「負うた子に教えられて浅瀬を渡る」
本来の意味は「小さな子供は一人で川を渡れないが、背中に負ぶった子は上から浅瀬と淵をよく見分けて教えることができる。その子に教えられて深みにはまらずに済むこともある」
だそうな。
まあ、偉そうにせずに人の言うことも聞けという意味。そういう点でいうと、息子がいま、バンバン私に(良い意味での)喧嘩を売ってきます(笑)。
忘れないうちにほんの少しだけ書いておきます(ここに書くといつでも読み返せるので)。
■ピーターの法則
●人は自己能力の限界まで出世する
●無能な人はそのポジションに留まり、有能な人は限界まで出世するがそのポジションで無能化する
●組織の中では、まだ限界に達していない人たちのよって進められて機能していく。(息子からの喧嘩のこの後は略)
なるほどね。官僚と昔の軍と一緒ですね。そして優秀な人間(俗にいう)ほど、安定を求めるので自分のポジションが安定したら組織を停滞させます。
大日本帝国海軍は、海軍大学校の成績でその後の地位がすべてきまりました。これをハンモックナンバーと言います。軍隊なのに、戰爭で勝てるかどうかよりも昔の成績で決まる!!!
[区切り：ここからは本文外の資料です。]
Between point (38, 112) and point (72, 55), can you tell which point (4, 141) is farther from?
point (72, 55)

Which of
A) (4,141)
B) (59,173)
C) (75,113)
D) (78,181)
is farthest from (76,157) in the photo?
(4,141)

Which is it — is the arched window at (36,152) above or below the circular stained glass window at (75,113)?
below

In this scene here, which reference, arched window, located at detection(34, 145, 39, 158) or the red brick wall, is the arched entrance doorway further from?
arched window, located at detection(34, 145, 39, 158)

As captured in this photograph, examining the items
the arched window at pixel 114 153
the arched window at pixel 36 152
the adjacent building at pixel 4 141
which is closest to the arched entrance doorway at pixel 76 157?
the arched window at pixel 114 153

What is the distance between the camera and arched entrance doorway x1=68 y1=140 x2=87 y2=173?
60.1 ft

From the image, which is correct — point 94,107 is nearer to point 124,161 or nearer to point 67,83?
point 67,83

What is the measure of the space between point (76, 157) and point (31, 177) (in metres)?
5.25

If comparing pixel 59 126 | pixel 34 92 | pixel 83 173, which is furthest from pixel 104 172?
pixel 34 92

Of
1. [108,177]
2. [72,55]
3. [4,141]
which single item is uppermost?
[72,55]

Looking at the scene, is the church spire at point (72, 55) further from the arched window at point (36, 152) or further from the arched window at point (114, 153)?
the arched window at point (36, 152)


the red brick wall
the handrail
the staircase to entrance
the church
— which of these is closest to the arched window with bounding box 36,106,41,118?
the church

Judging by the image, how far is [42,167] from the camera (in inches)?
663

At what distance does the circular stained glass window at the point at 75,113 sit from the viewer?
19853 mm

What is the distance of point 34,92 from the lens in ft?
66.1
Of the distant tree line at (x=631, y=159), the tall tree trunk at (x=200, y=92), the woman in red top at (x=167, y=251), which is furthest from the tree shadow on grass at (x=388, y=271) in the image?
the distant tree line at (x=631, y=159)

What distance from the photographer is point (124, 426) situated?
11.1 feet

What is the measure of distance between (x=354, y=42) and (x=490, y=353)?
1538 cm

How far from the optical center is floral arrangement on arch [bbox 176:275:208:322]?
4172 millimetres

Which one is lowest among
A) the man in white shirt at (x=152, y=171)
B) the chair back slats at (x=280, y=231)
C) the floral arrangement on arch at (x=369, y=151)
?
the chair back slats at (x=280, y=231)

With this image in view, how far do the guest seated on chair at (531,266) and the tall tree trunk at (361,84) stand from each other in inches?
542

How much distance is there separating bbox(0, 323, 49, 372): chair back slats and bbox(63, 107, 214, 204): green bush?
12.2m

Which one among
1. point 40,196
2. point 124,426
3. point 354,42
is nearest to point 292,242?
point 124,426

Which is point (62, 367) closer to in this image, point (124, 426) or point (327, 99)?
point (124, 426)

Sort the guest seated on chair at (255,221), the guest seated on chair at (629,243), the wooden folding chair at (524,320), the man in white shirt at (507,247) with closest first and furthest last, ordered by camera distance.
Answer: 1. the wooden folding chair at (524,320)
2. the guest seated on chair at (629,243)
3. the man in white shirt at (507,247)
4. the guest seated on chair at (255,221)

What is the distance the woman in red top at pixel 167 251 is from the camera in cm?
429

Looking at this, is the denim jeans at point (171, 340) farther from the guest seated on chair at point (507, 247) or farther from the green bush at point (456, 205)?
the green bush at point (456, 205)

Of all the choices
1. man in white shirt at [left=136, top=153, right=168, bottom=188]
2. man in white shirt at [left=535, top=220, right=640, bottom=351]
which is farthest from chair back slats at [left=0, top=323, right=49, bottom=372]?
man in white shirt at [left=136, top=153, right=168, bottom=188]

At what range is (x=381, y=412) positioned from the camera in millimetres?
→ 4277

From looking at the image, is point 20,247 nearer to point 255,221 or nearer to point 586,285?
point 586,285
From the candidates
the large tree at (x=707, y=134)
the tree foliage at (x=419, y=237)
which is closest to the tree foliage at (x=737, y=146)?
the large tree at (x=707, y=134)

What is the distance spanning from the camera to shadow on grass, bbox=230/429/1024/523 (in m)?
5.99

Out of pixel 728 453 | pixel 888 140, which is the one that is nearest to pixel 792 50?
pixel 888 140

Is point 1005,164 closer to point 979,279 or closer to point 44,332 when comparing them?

西郷隆盛もこう言っています。「國に功労がある人には禄を与えよ。功労があるからと言って地位を与えてはならない。功労があるからと言って見識のないものに地位を与えるということは国家崩壊のもととなる」
会社でも同じですね。出光興産㈱昭和三十三年組は、綺羅星の如くの社員ばかりでした。ある日、出光佐三店主が彼らと懇談したときに、叫びました。「お前らは出光の癌だ。このまま放っておくと、将来必ず出光はおかしくなる」と。そして、店主室教育が始まりました。
出光佐三翁も松下幸之助翁も「優秀な人材は組織を破戒する(こういう直接的な表現かどうかは別にして)」と仰っています。宇佐美の親父も言っていました。いつも私に。「宝徳なあ、凡人をして天才の仕事をさせる。それが経営者だ」と。確かに、例えばカリスマのような部長さんがいて、その人がどんどん上に立つと最終的に会社はおかしくなります。
なぜか。
(俗にいう)優秀な人材には「癖」があります。 企業に必要なことはたくさんの人間が「将来発展する型」を身につけそれを破って、「みんなで新しい型」を創造していくこと。そして、それを、経営者やリーダーが経営を俯瞰しリーディングしていくことが大切です(その後は俯瞰していく幹部の育成。ここで理念や経営目的やコンセプトなどが初めて生きてくる)。
(俗にいう)優秀な人材が組織に残ってしまうと、下の者はその人材の「癖」をまねようとします。そして、その人材が辞めたときに、組織には、その人材の「癖」しか残りません。そして、「誰が正しいかではなく、なにが正しいか」という組織原則よりも「何が正しいかではなく誰が正しいか」となり、組織が崩壊していきます。
(俗にいう)優秀な人間は外に出なければなりません。江副さんは正解でしたね。うまく(俗にいう)おだてて優秀な人材をリクルートから独立させていき組織を維持しました(リクルートは本当に優秀な人材がたくさんいますが、徳も同時に備えた人物をあまりみたことがない。みたことがない)。
中小零細企業とお付き合いを始めてもうすぐ18年です。永く経営をやっているとビジネスモデルが少しずつ傷んできます。また、時代も進化し、取り入れた方がよいこともたくさん出てきます。つまり、ビジネスモデルを常にリニューアルしておくことは企業百年の計の潜在的リスクなのです。
ビジネスモデルは経営資源ごとに存在します。
ヒト:組織ビジネスモデル
モノ:流通ビジネスモデル
カネ:キャッシュフロービジネスモデル
情報:インテリジェンスビジネスモデル
その中で最も恐ろしいのが、「組織のビジネスモデル」なのです。息子はきっとそれを言いたいのですね。でも、子供に抜かれる親というのはうれしいものです。 をはり(この分野の話は、私の集大成になると思うので今後もまた時々書きます)。